Yeah, that was one hell of a jump to get up over the Monstah.


----------



## ScottySkis (Oct 21, 2013)

So Boston in 5 games I predict to be World Series Champions.


----------



## wa-loaf (Oct 21, 2013)

Scotty said:


> So Boston in 5 games I predict to be World Series Champions.



I don't think they'll be as easy to beat as last time ...


----------



## Trekchick (Oct 21, 2013)

deadheadskier said:


> look a little closer at the picture and where in the ballpark it is


Doh! 

On other news, Leyland holding press conference at 11:30 EST to announce his departure from the Tigers.
http://www.detroitnews.com/article/20131021/SPORTS0104/310210077/


----------



## thetrailboss (Oct 21, 2013)

Trekchick said:


> Doh!
> 
> On other news, Leyland holding press conference at 11:30 EST to announce his departure from the Tigers.
> http://www.detroitnews.com/article/20131021/SPORTS0104/310210077/




Bummer.  They had a good team.


----------



## from_the_NEK (Oct 21, 2013)

thetrailboss said:


> Bummer.  They had a good team.


Agreed. If the Tigers had been playing anyone besides the Red Sox, I would have been rooting for them.


----------



## Geoff (Oct 21, 2013)

deadheadskier said:


> Somebody got a pretty good photo of Torii Hunter trying trying to save the Vitorino Grand Slam last night



I like the photoshop.


----------



## Trekchick (Oct 22, 2013)

It sounds like Leyland was tired and ready for a change.  In the press conference he said, "I'll be staying on in a position 'yet to be determined'"

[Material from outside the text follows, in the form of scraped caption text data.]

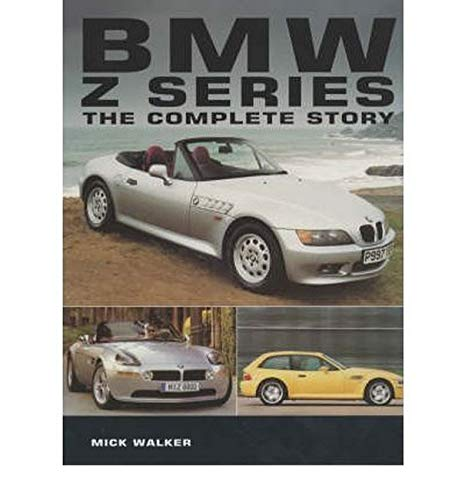 9781861264244: Bmw Z-Series: The Complete Story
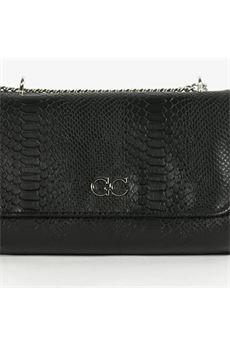 Minibag Basic Gio' Cellini GIO' CELLINI | Borsa | UU015NERO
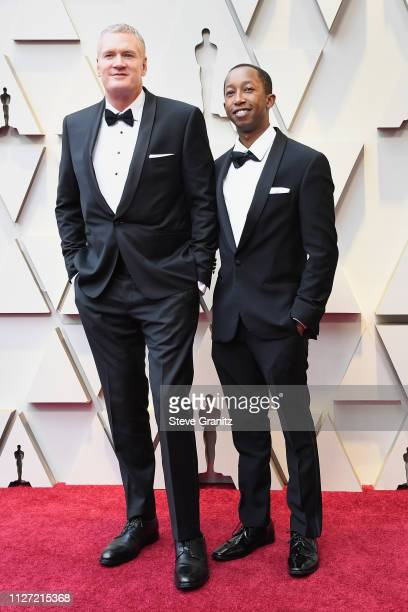 Film EditorJohn Ottman attends the 91st Annual Academy Awards at Hollywood and Highland on February 24 2019 in Hollywood California
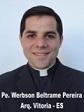Pe. WERBSON BELTRAME PEREIRA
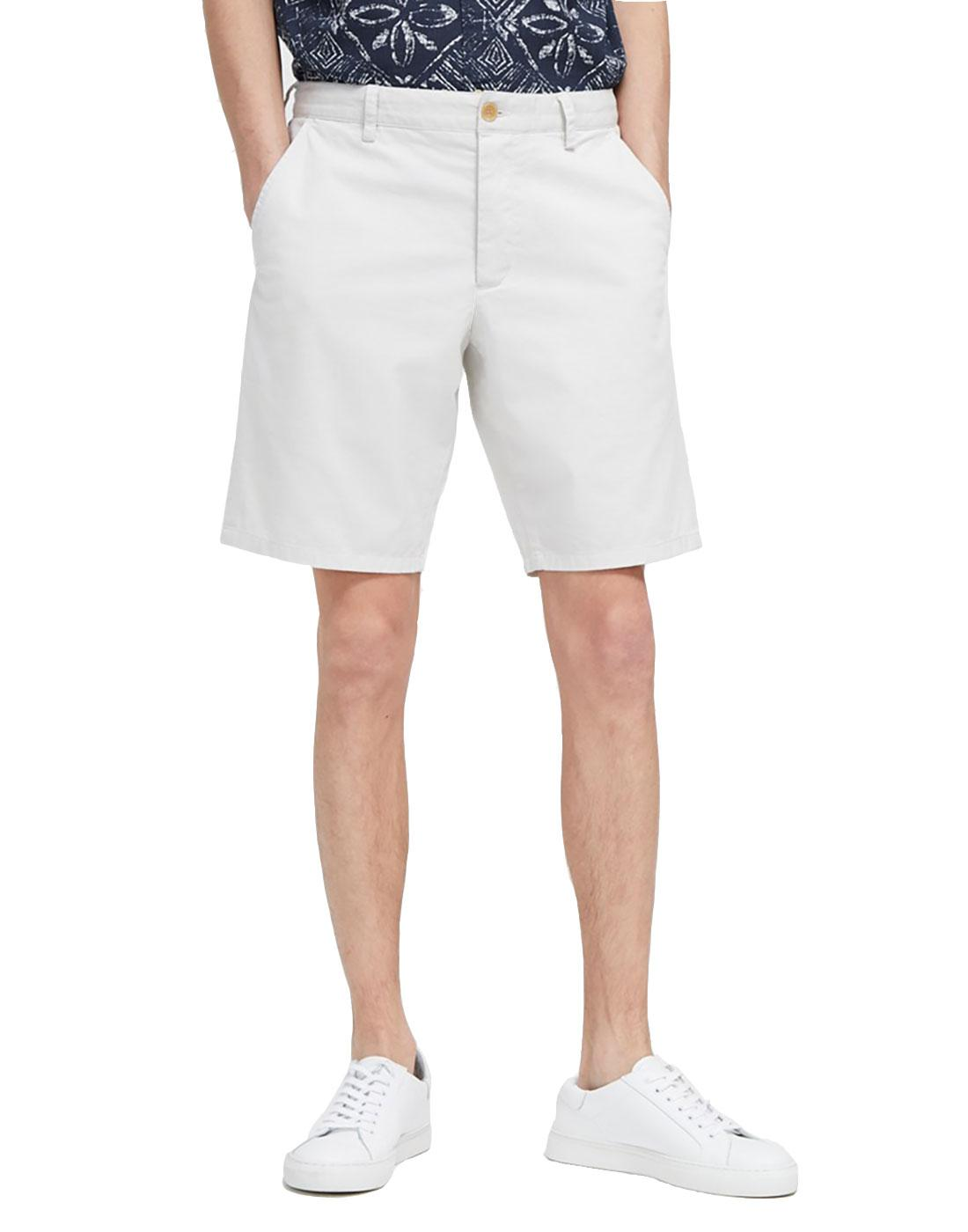 FRENCH CONNECTION Machine Gun Stretch Shorts WHITE
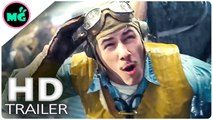 MIDWAY Official Trailer (2019) Nick Jonas, Woody Harrelson, New Movie Trailers HD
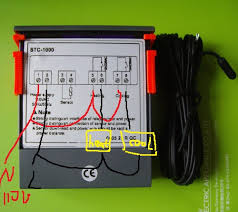 stc 1000 wiring diagram stc image wiring diagram stc 1000 faulty heat contact home brew forums on stc 1000 wiring diagram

He made it clear that this was his decision and that they wanted him to stay on as Manager but he knew it was time. 

Respect.


----------



## skiNEwhere (Oct 23, 2013)

3-0 sox in the second so far


----------



## thetrailboss (Oct 23, 2013)

Wow.  The Cards are really not doing well at all.  The Sox are in their heads.  Hope that the Sox continue to play solidly.


----------



## dlague (Oct 23, 2013)

thetrailboss said:


> Wow.  The Cards are really not doing well at all.  The Sox are in their heads.  Hope that the Sox continue to play solidly.



+ 1 Nice catch by Gomes


----------



## thetrailboss (Oct 23, 2013)

Cards are threatening, but not able to bring runners in.  I think that they are just really nervous about being in the noisy, rowdy Fenway Park.  Hope this becomes a W for the Sox.


----------



## drjeff (Oct 23, 2013)

thetrailboss said:


> Cards are threatening, but not able to bring runners in.  I think that they are just really nervous about being in the noisy, rowdy Fenway Park.  Hope this becomes a W for the Sox.



I'm thinking that Koji doesn't need to pitch tonight!

Also thinking that if Beltran sustained a significant injury that his catch might of been bigger than if Ortiz had got the grand slam!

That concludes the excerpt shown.